Les bâtiments de la ferme sont construits en béton. « L’inconvénient avec les matériaux provisoires, c’est qu’en cas d’épidémie, la désinfection est impossible. Les animaux seront toujours malades ». Les sols des bâtiments sont couverts de dalles afin que les porcs ne glissent et se cassent les pattes. Une pente est aménagée dans chaque loge pour permettre l’évacuation des eaux et de l’urine. Le but est d’éviter que les porcs deviennent malades à la fouine de leurs excréments. Les pourtours des bâtiments sont toujours défrichés.

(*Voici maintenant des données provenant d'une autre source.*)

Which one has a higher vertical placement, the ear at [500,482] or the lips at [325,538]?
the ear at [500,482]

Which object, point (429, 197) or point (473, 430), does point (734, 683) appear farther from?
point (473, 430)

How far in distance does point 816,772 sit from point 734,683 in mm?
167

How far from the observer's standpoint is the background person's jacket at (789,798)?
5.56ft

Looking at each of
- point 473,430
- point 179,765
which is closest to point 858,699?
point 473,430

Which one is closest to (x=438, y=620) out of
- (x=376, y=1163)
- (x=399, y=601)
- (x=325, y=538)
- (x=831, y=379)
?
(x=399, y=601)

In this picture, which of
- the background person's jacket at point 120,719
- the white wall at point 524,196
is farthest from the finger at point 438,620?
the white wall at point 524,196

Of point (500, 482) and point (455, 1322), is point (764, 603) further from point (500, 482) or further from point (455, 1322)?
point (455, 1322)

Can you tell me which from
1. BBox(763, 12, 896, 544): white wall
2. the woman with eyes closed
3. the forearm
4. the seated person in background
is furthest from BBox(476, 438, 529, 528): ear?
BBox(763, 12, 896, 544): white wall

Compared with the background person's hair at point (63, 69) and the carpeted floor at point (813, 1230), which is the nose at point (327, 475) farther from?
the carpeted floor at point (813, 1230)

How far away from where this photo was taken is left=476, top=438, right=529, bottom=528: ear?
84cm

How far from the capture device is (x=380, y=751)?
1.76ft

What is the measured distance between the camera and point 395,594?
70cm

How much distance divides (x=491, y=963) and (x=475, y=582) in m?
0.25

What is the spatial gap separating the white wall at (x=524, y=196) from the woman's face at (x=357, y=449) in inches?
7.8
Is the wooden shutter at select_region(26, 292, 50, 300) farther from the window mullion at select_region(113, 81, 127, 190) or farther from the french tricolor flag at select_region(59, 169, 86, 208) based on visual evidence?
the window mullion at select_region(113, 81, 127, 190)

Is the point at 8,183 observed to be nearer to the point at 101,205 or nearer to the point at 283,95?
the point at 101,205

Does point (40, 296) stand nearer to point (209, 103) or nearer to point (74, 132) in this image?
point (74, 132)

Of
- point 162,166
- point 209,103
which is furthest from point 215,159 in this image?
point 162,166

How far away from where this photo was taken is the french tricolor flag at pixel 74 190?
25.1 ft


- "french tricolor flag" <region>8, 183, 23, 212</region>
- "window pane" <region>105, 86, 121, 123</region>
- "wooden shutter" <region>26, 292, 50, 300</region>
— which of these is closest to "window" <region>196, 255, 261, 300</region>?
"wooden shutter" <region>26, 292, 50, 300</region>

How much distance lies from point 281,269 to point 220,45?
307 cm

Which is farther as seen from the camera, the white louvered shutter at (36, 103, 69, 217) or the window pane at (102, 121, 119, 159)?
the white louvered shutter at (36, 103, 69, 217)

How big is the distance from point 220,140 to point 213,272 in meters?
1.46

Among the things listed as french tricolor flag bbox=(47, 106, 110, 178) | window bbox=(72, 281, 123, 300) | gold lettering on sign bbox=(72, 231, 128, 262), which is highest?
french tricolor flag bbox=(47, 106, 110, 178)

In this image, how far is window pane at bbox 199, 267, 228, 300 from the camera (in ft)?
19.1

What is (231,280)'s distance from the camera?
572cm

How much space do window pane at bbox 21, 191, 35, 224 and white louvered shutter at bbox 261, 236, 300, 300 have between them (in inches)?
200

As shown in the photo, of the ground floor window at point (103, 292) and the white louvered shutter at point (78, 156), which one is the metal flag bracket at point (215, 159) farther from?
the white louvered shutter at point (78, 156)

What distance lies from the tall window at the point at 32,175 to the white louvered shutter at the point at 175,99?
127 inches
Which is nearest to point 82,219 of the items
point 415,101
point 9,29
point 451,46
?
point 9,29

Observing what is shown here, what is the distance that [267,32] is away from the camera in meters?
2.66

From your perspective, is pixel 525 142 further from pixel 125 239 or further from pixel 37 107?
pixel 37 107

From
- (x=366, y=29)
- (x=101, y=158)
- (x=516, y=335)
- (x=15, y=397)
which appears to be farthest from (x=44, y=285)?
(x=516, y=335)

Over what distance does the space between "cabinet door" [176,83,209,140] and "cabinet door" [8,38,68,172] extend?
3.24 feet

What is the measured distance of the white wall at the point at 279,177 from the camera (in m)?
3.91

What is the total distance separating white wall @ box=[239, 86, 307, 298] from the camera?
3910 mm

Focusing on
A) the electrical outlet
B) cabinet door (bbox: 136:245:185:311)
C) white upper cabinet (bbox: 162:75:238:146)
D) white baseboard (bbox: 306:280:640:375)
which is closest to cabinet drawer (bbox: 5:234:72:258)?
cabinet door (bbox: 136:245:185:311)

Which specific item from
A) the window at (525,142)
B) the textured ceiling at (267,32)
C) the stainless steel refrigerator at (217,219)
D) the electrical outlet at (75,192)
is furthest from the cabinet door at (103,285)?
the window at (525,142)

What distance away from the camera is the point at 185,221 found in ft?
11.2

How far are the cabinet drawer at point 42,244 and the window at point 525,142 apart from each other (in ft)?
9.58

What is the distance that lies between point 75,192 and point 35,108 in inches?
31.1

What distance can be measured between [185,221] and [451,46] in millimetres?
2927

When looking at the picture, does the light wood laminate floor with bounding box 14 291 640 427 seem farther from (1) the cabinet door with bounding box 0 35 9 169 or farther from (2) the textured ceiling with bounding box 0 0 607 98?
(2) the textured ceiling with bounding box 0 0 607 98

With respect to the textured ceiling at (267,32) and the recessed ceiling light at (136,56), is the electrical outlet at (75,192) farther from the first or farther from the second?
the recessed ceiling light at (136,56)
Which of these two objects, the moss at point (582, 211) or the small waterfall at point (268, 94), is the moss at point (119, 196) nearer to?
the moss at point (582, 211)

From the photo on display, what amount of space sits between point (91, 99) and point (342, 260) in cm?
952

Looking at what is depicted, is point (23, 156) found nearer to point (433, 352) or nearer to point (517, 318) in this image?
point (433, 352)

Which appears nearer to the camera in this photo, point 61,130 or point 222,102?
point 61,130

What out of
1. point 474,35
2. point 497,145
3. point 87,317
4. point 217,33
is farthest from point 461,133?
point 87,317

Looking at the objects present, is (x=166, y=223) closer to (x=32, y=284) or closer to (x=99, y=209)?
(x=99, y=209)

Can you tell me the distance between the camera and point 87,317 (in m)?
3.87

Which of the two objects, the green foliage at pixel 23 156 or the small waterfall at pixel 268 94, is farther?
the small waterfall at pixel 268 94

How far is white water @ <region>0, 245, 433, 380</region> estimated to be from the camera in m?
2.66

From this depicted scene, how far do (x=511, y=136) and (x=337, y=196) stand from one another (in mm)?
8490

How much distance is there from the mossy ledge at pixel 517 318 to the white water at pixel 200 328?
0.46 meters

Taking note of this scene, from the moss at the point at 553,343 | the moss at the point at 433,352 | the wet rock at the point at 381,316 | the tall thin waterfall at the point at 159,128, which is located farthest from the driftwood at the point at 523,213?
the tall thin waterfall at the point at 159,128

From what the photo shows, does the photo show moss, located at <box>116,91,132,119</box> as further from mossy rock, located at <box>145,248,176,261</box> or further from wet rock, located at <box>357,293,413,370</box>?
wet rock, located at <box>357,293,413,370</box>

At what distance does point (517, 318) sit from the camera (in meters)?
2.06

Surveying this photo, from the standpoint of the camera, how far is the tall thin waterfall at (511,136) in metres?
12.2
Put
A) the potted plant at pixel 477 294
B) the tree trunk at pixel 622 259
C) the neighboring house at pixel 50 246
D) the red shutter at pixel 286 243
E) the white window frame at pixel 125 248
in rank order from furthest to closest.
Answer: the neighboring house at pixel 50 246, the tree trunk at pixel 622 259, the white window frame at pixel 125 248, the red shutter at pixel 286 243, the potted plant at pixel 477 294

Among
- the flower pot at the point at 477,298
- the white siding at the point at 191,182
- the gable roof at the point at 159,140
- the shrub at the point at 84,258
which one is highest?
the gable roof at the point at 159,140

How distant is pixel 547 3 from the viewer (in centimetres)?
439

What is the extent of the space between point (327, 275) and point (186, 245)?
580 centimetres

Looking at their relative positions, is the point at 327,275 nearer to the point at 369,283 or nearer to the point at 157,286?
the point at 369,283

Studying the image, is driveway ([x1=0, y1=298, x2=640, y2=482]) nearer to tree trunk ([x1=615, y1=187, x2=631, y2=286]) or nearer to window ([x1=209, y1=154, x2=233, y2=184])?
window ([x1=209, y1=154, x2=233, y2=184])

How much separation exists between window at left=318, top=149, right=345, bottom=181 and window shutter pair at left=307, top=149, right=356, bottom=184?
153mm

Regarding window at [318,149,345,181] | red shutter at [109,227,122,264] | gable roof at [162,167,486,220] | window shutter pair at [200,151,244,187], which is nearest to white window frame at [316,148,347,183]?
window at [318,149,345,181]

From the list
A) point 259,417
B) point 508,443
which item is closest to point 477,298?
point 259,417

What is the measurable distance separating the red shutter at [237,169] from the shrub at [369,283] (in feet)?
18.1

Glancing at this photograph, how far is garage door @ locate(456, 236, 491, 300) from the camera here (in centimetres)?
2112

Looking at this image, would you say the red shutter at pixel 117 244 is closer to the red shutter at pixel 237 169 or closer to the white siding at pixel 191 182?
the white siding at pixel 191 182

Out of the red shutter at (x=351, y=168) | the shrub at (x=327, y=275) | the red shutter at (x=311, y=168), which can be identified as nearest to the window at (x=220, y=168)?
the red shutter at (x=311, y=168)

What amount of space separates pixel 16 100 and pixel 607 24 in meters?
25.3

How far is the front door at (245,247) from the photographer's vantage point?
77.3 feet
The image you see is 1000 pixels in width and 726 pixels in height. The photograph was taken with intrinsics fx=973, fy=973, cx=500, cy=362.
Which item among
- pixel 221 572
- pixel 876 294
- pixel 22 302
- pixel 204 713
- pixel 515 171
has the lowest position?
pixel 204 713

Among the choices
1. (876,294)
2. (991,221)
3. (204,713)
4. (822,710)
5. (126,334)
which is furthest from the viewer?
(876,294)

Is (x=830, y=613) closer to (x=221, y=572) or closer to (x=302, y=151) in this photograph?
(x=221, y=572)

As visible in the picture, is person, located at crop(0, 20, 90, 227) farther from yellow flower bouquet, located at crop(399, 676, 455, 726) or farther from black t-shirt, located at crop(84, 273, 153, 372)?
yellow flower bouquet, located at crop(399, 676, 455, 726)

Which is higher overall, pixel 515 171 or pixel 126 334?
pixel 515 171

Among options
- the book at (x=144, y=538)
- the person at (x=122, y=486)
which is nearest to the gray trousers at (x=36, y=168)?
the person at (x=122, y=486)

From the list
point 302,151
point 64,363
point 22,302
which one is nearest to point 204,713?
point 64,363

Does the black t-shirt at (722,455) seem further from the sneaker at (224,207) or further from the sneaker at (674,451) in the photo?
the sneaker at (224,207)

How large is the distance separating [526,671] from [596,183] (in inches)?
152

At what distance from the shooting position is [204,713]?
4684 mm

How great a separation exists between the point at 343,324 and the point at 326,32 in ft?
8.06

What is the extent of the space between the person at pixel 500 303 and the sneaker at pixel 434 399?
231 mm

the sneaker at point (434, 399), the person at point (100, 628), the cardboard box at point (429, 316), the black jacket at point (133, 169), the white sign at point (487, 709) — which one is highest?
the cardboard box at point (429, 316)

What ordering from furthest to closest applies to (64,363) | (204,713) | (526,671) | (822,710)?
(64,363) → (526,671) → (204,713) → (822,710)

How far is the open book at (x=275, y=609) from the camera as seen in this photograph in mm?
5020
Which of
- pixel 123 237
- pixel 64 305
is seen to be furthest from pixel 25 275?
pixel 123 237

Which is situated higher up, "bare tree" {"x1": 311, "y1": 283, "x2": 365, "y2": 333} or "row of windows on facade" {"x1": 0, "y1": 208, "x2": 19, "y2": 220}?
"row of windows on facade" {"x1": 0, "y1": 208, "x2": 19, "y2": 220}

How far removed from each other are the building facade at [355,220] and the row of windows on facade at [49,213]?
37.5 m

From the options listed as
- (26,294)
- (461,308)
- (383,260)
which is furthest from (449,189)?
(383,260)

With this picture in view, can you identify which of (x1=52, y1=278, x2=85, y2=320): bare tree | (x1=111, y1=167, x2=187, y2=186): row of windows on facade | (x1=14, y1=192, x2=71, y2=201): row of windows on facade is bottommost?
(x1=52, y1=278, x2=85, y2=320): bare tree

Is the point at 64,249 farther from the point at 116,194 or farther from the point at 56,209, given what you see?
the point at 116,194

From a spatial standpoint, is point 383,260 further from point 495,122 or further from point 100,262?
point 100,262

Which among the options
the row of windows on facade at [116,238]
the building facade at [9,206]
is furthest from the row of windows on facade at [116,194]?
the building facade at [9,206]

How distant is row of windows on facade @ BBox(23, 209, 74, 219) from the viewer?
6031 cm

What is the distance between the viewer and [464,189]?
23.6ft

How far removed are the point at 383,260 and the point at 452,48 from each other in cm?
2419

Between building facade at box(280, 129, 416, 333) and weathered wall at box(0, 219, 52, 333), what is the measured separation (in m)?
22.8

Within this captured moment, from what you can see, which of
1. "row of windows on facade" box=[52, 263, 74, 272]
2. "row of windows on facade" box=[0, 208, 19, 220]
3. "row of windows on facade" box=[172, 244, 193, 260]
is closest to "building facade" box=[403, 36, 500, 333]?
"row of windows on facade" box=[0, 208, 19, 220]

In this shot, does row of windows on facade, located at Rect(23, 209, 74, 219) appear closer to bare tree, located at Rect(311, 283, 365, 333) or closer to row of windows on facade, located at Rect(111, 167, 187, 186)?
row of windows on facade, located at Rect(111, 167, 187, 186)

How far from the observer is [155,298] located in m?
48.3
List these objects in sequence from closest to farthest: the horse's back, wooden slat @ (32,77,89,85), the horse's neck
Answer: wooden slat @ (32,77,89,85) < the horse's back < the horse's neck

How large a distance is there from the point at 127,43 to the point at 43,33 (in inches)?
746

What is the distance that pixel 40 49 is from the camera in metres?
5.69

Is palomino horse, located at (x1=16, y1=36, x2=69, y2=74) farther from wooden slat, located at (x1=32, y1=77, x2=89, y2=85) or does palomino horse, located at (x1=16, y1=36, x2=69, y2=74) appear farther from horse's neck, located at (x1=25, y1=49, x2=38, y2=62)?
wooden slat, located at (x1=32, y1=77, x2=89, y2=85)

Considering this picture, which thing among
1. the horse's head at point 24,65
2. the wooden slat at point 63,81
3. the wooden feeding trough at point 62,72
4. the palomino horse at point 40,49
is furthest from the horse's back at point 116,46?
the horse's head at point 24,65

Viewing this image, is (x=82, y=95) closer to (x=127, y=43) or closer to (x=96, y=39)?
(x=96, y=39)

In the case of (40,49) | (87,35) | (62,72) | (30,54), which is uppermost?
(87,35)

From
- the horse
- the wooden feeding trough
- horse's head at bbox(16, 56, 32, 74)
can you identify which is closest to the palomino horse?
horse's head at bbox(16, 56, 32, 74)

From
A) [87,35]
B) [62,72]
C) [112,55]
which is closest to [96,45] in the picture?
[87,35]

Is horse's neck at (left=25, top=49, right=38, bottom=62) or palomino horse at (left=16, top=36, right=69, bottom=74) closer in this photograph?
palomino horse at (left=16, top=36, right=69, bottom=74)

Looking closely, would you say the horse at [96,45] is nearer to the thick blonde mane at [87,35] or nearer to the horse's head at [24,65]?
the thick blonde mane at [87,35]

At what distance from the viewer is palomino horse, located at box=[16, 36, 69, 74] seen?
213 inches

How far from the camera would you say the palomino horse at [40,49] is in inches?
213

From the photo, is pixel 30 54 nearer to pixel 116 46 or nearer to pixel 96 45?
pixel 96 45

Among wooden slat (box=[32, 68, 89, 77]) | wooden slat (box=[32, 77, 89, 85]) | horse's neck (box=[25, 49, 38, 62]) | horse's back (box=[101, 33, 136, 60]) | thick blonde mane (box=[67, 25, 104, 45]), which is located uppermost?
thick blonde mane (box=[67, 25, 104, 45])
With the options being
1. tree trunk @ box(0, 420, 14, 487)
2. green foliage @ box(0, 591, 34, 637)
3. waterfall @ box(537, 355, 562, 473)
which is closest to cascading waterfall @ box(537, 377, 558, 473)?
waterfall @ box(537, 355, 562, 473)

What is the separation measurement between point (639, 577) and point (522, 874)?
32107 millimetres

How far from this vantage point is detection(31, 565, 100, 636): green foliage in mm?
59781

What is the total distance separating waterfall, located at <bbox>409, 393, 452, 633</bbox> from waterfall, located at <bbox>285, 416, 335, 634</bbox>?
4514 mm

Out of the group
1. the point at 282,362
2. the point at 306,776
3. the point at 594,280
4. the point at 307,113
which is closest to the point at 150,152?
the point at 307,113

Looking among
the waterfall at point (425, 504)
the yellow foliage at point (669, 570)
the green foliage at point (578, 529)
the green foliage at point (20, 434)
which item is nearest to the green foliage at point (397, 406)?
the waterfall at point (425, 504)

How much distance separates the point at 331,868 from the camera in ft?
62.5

Promouvoir l’image de l’élevage porcin
Quant aux règles bio-sécuritaires, Étienne Désiré évite d’entrer dans sa porcherie avec les vêtements qu’il porte à l’extérieur « Car ils sont imprégnés de germes susceptibles d’infecter la porcherie ». Des vêtements sont également prévus pour les visiteurs. Toujours dans l’optique d’éviter de ramener les germes dans la porcherie, le jeune éleveur prend un bain ou se lave les mains avant d’y pénétrer. Ses visiteurs suivent le même traitement. Des produits tels que le Virkon, le Crésyl et l’eau de javel sont utilisés tous les jours pour désinfecter les loges et les rigoles de canalisations. Des pédiluves sont disposés aux portes d’entrée et de sortie de la porcherie pour le nettoyage des bottes et des chaussures susceptibles d’avoir été souillées par des microbes. Les loges sont lavés au moins une fois par jour, et les maternités, deux fois au moins car les porcelets ont une santé fragile.
« Une porcherie ne doit pas être sale. Il n’y a pas de porc sale. Ce sont les fermiers qui ne nettoient pas par paresse », aime à dire Étienne. Selon lui, l’enjeu de garder une porcherie propre n’est pas seulement la préservation de la santé des animaux. Il en va également de l’image de l’élevage porcin. « Je suis toujours propre comme aujourd’hui », affirme notre jeune éleveur, qui arbore, un tee-shirt blanc immaculé, un pantalon bleu et des bottes propres. Les pourtours des bâtiments sont toujours défrichés.
Pour ce qui est du suivi sanitaire, les porcs de reproduction sont vaccinés tous les 6 mois. Et les porcs d’engraissage, une fois à partir du troisième mois. Car ils sont bien souvent vendus dès le 6ème mois. Des vermifuges sont administrés une fois par mois aux porcs pour le déparasitage interne. Le déparasitage externe pour lutter contre la gale, les tiques et les puces est également effectué une fois par mois. Ce sont là autant de bonnes pratiques qui ont hissé ce jeune éleveur sur le podium au Comice d’Ebolowa 2011. De quoi inspirer d’autres paysans.